Nous avons raison de croire que bientôt les richesses que l’on extraira des mines de Rouyn assureront à notre Province un revenu considérable.

Les succès obtenus dans Québec par l’industrie de la pulpe et du papier y ont amené l’établissement de grandes usines qui font un appel considérable à nos ressources forestières. Le gouvernement entend sauvegarder ces usines en poursuivant activement sa politique de protection de la forêt, de reboisement, de sage exploitation des réserves du Nouveau-Québec, et d’inventaire de nos forêts, inventaire maintenant complété sur une étendue de onze millions d’acres. Toutefois, il croit qu’avant de favoriser l’établissement de nouvelles usines, il est bon d’assurer une abondante réserve forestière aux usines déjà en existence ou dont la construction est décidée, sauf cependant dans ces régions nouvelles où de telles usines pourraient devenir la source d’une activité inespérée.
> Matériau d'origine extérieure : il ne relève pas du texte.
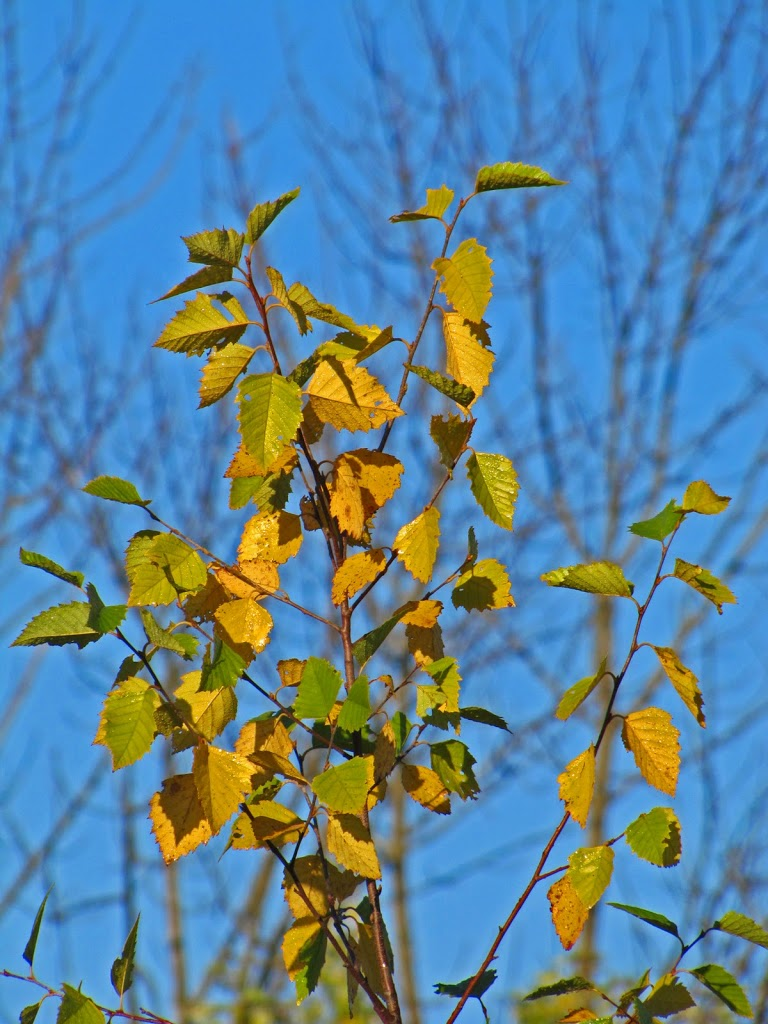 birch river middle eastern singles In landscapes it may be grown as a single  betula papyrifera  birch leaf miner is a common insect pest of birch a small white worm eats out the middle.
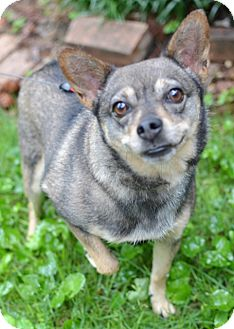 Chihuahua Mix Dog for adoption in Germantown, Tennessee - Jackie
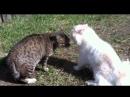 Коты матерятся!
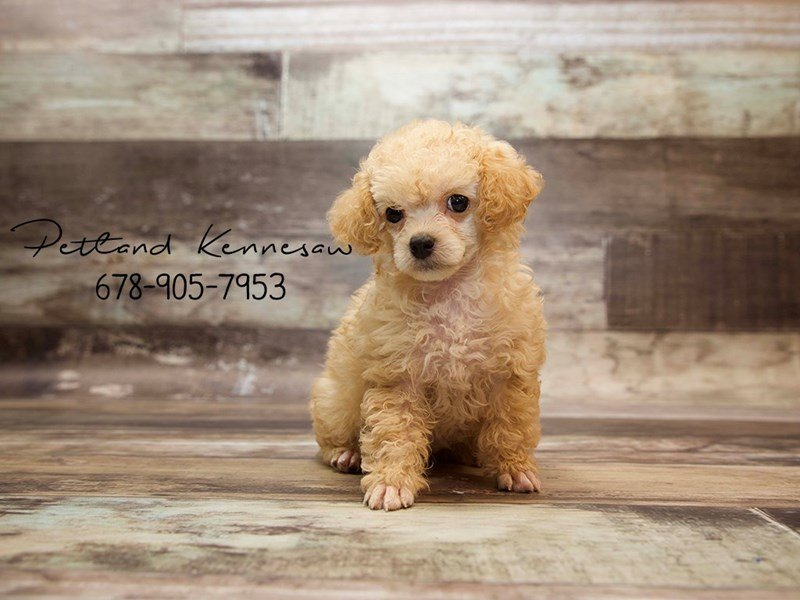 Poodle Puppies For Sale A Few Things You Might Not Know About This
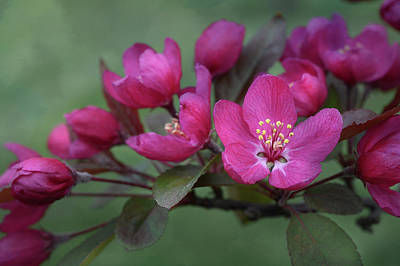 Vibrant Blooms Poster by Ann Bridges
Après avoir été pendant près d’un an à l’étude, la Loi des Accidents du Travail sera mise en force le premier avril prochain. Le gouvernement a confiance qu’elle donnera satisfaction aux ouvriers et aux patrons et que les taux d’assurance qu’on est à fixer ne constitueront pas un fardeau trop lourd pour l’industrie.

La Commission chargée d’établir le salaire minimum des femmes s’est réunie plusieurs fois, et paraît avoir réglé bon nombre de cas à la satisfaction générale des intéressés.

Mon gouvernement projette de faire un pas de plus dans sa politique de colonisation en ajoutant à la prime de défrichement une prime additionnelle de résidence et de premier labour.

D’autres mesures, d’un intérêt moins général, réclameront votre attention.

Messieurs de l’Assemblée législative,

Les comptes publics pour l’année fiscale écoulée vous seront soumis. Vous y constaterez un état financier des plus satisfaisants.

Vous serez invités à voter les crédits du prochain exercice.

Honorables Messieurs du Conseil législatif,
Messieurs de l’Assemblée législative,

Je vous prie d’accorder le plus grand soin aux travaux de cette session que j’ai l’honneur d’inaugurer au nom de Sa Majesté le Roi et sur lesquels je prie Dieu de répandre ses bénédictions.